Ding Junmei, Zhu Hujie, Ye Yujia, Li Jie, Han Nanyu, Wu Qian, Huang Zunxi, Meng Zhaohui
Engineering Research Centre of Sustainable Development and Utilization of Biomass Energy, Ministry of Education, Yunnan Normal University, 768 Juxian Road, Kunming, Yunnan 650500, People's Republic of China.
Laboratory of Molecular Cardiology, Department of Cardiology, The First Affiliated Hospital of Kunming Medical University, 1168 Chunrong West Road, Kunming, Yunnan 650500, People's Republic of China.
Acta Crystallogr F Struct Biol Commun. 2018 Feb 1;74(Pt 2):117-121. doi: 10.1107/S2053230X18000353. Epub 2018 Jan 26.

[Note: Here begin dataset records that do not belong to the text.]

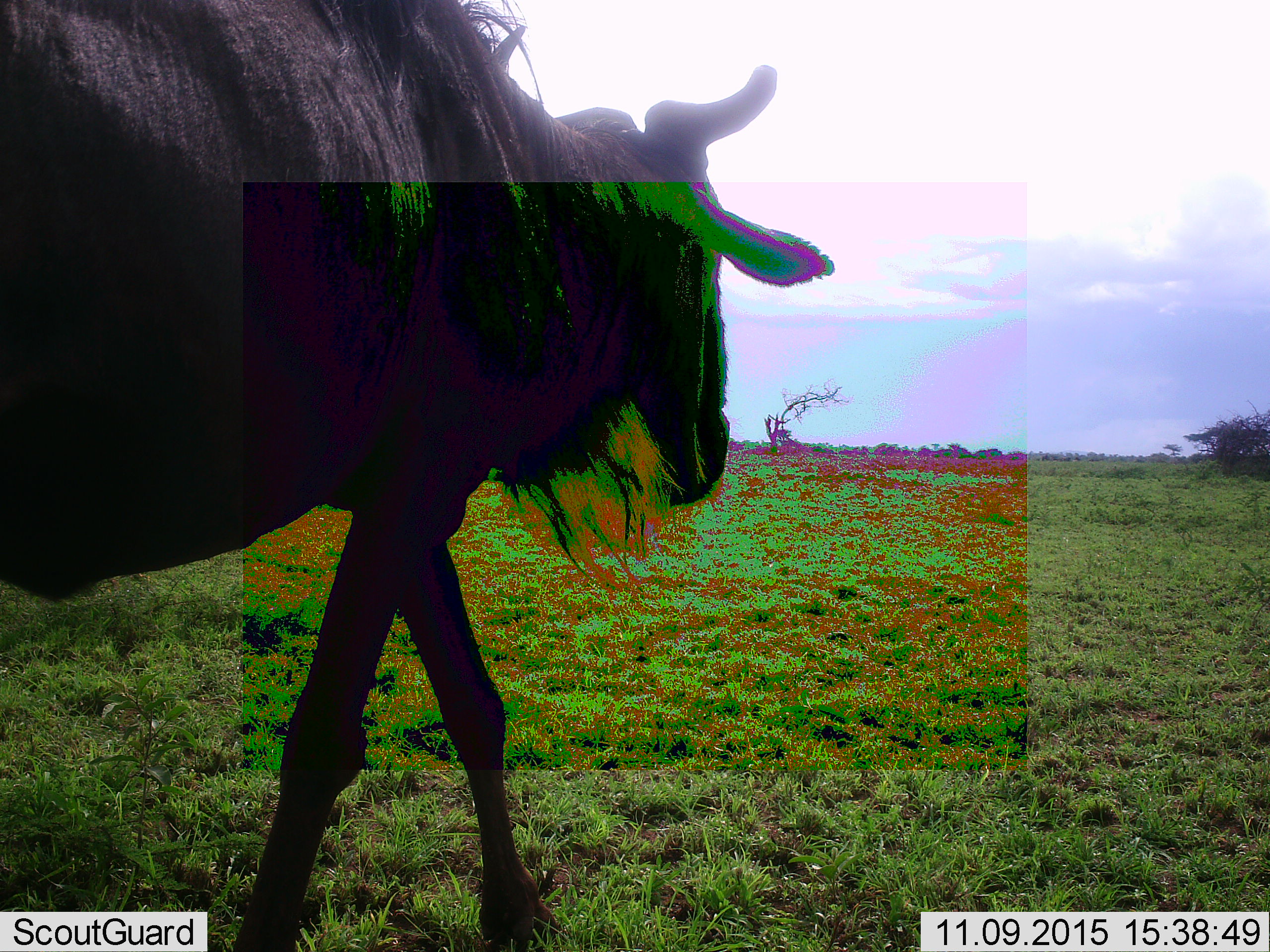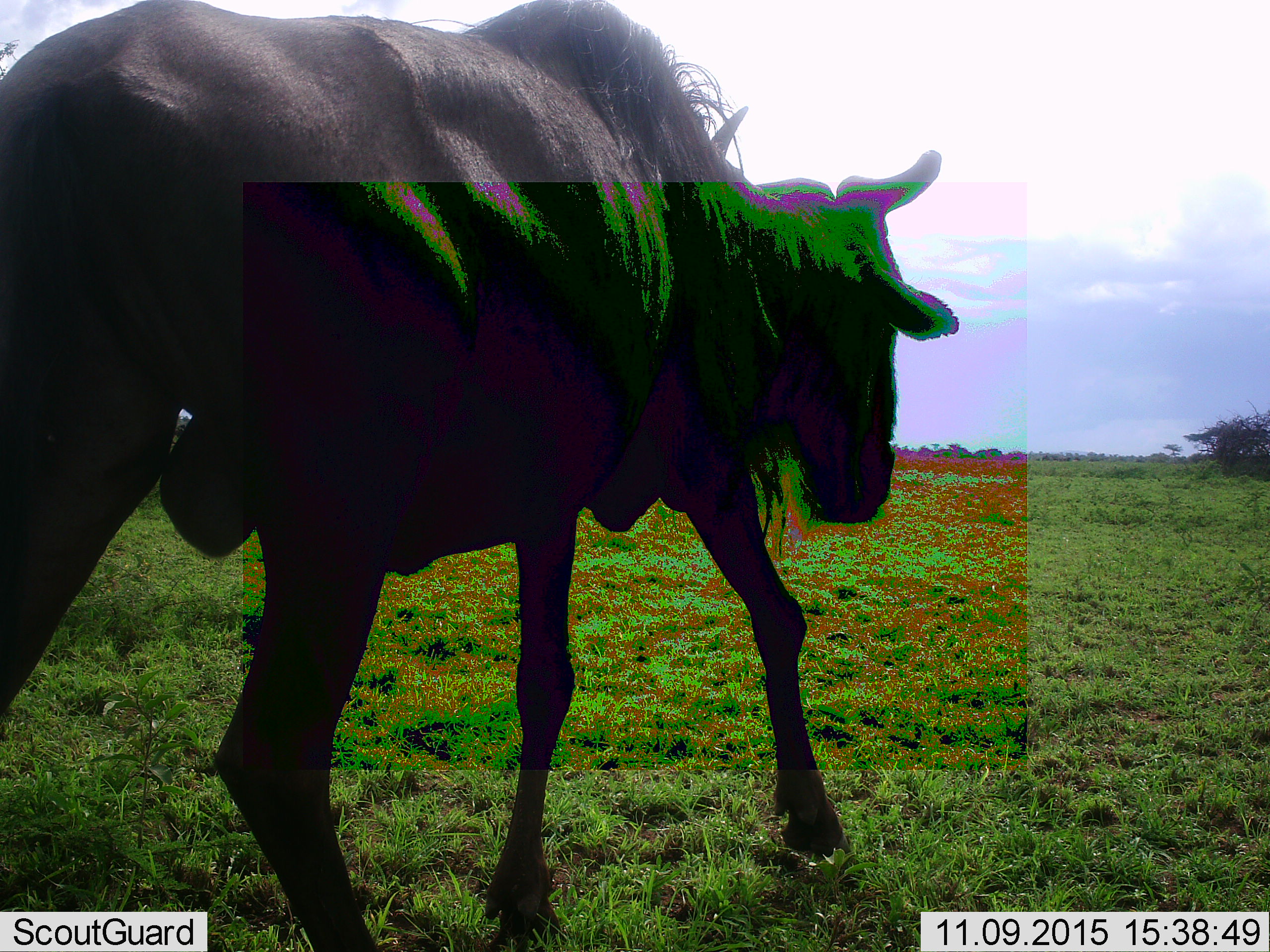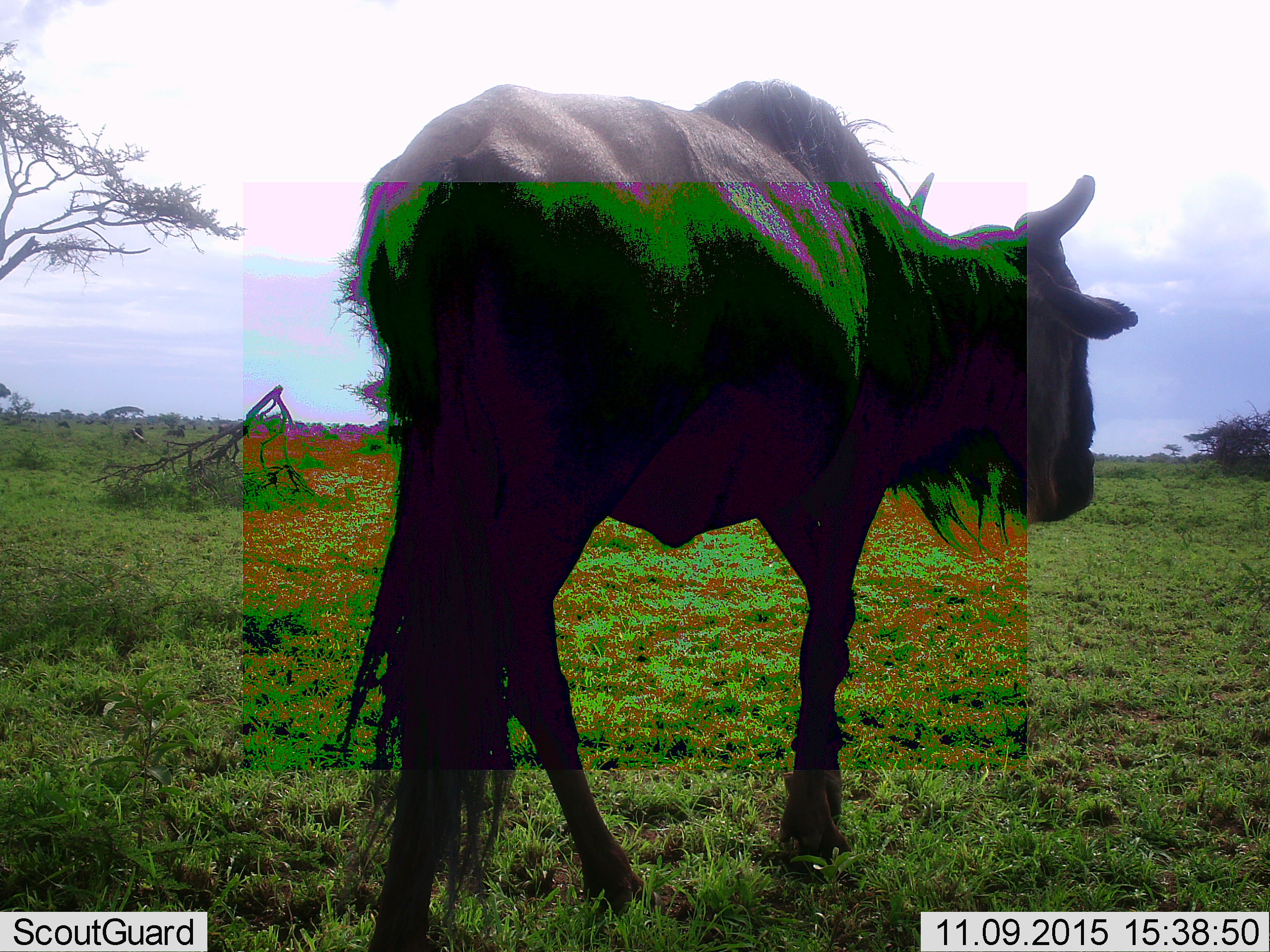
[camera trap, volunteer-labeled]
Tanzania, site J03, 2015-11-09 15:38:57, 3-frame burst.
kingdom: Animalia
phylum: Chordata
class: Mammalia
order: Artiodactyla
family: Bovidae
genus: Connochaetes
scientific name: Connochaetes taurinus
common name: blue wildebeest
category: wildebeest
Wildebeest (blue wildebeest) (Connochaetes taurinus), count 1. Behavior (volunteer vote fractions): standing 10%, resting 0%, moving 100%, interacting 0%. Young present (vote fraction): 0%. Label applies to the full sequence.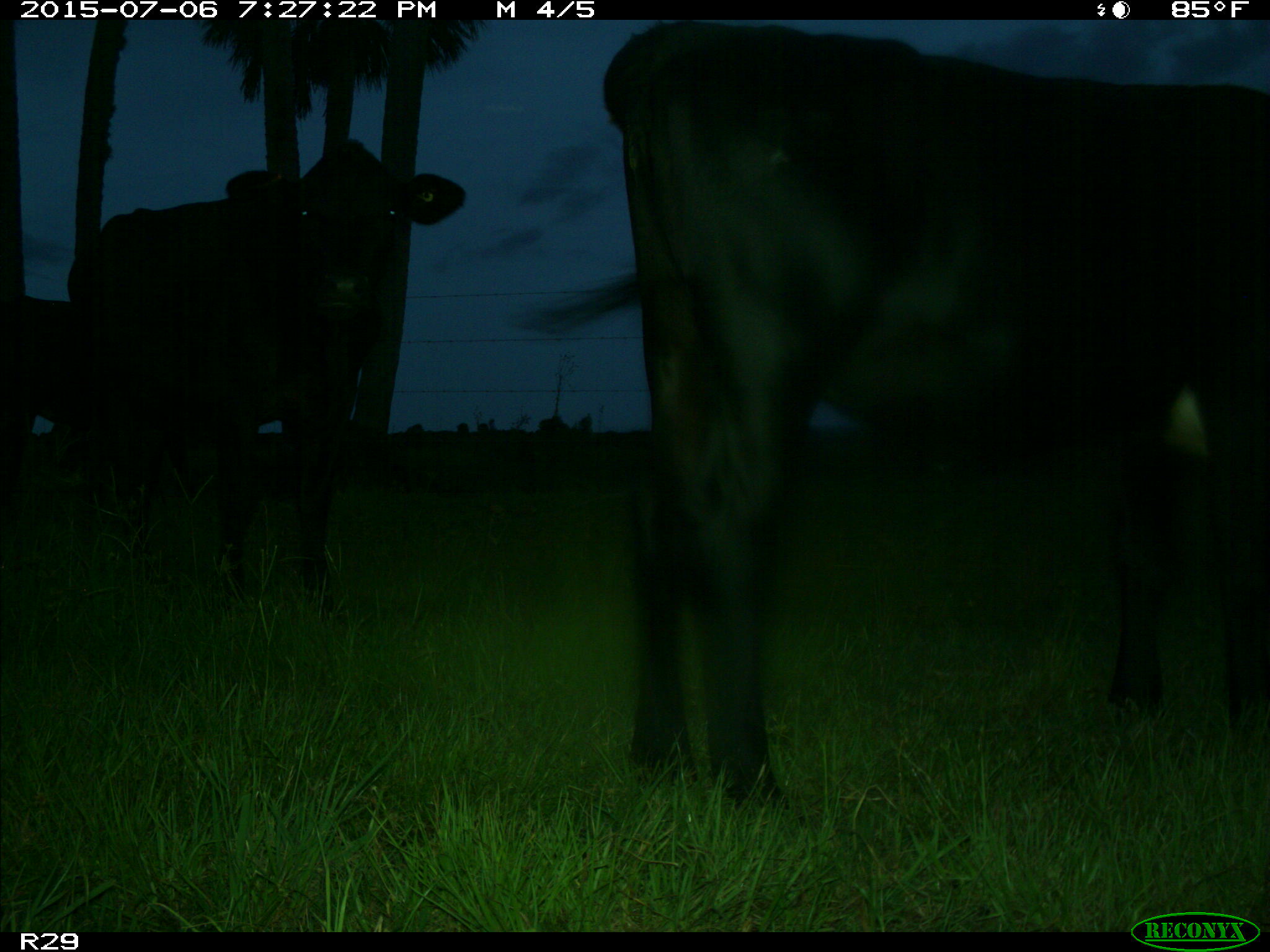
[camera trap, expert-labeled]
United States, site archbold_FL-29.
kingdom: Animalia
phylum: Chordata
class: Mammalia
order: Artiodactyla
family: Bovidae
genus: Bos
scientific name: Bos taurus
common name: domestic cow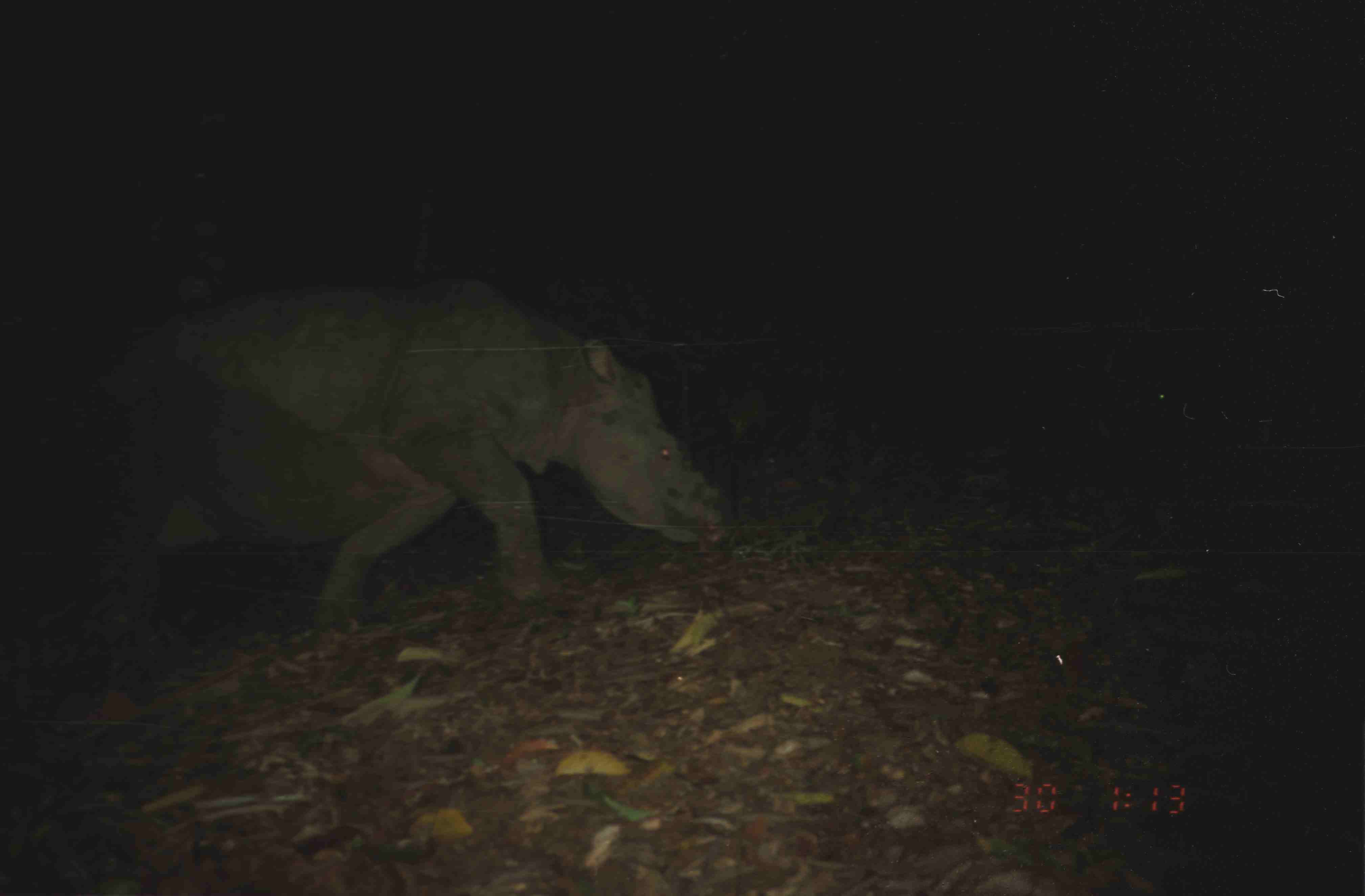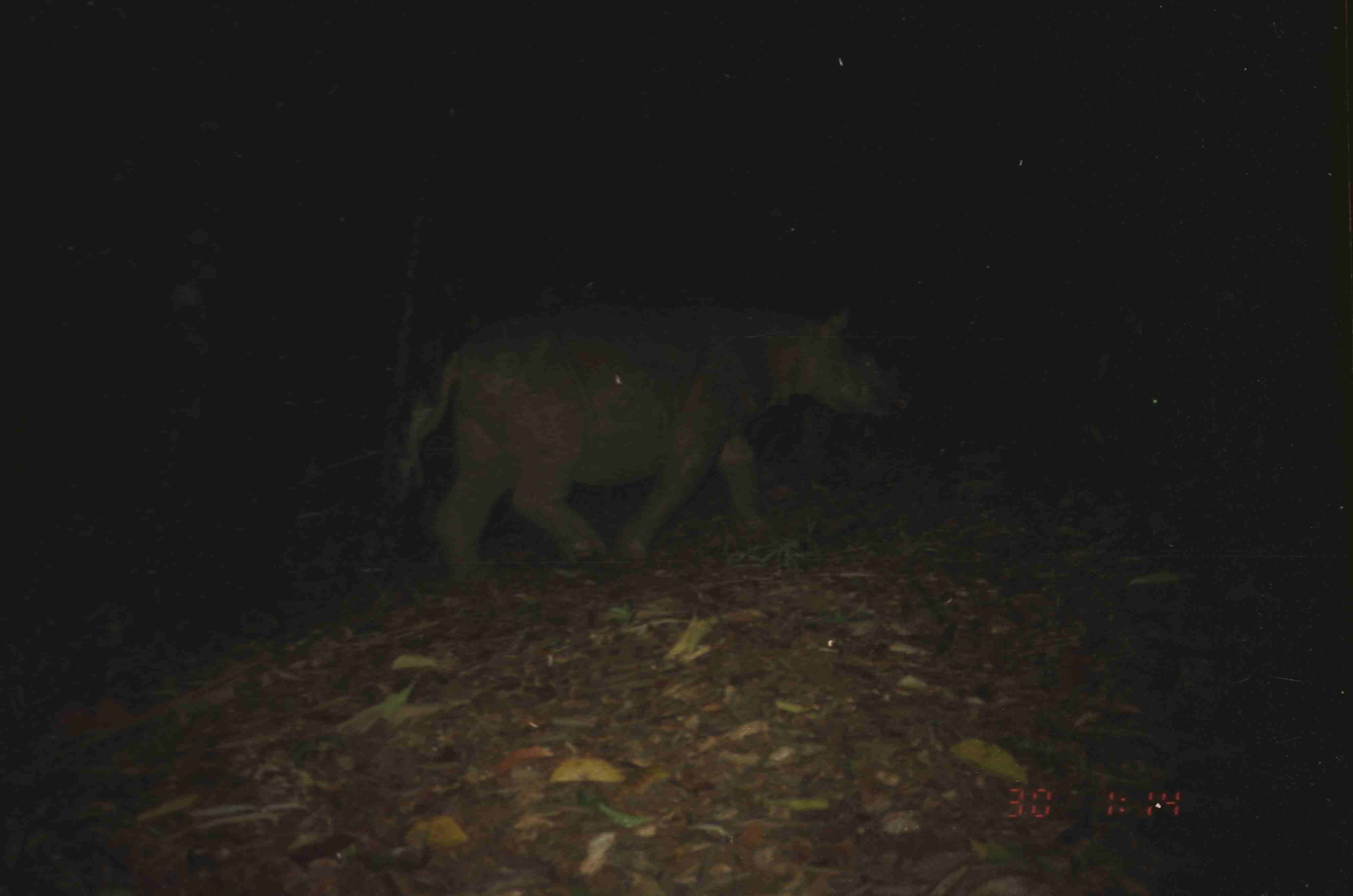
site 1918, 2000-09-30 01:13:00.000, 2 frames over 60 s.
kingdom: Animalia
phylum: Chordata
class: Mammalia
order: Perissodactyla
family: Rhinocerotidae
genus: Dicerorhinus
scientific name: Dicerorhinus sumatrensis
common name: sumatran rhinoceros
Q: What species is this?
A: Dicerorhinus sumatrensis (sumatran rhinoceros).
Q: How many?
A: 1.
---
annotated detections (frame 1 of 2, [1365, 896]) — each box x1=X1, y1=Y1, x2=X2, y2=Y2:
dicerorhinus sumatrensis: x1=100, y1=275, x2=736, y2=690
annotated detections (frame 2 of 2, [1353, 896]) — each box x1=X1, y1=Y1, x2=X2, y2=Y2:
dicerorhinus sumatrensis: x1=418, y1=305, x2=912, y2=584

The esterase Est8 from the thermophilic bacterium Bacillus sp. K91 belongs to the GDSL family and is active on a variety of acetylated compounds, including 7-aminocephalosporanic acid. In contrast to other esterases of the GDSL family, the catalytic residues Asp182 and His185 were more pivotal for the catalytic activity of Est8 than the Ser11 residue. To better understand the biochemical and enzymatic properties of Est8, recombinant Est8 protein was purified and crystallized. Crystals of Est8 were obtained by the hanging-drop vapour-diffusion method using 2.0 M ammonium sulfate, 5%(v/v) 2-propanol as the crystallization solution. X-ray diffraction data were collected to a resolution of 2.30 Å with an R of 16.4% from a crystal belonging to space group P422 or P422, with unit-cell parameters a = b = 68.50, c = 79.57 Å.
嗜热芽孢杆菌Bacillus sp. K91中的酯酶Est8属于GDSL家族,对多种乙酰化化合物具有活性,包括7-氨基头孢烷酸。与GDSL家族的其他酯酶不同,催化残基Asp182和His185对Est8的催化活性比Ser11残基更为关键。为了更好地了解Est8的生化和酶学性质,对重组Est8蛋白进行了纯化和结晶。使用2.0 M硫酸铵、5%(v/v)异丙醇作为结晶溶液,通过悬滴气相扩散法获得了Est8晶体。从属于空间群P422或P422的晶体收集了分辨率为2.30 Å的X射线衍射数据,R值为16.4%,晶胞参数a = b = 68.50,c = 79.57 Å。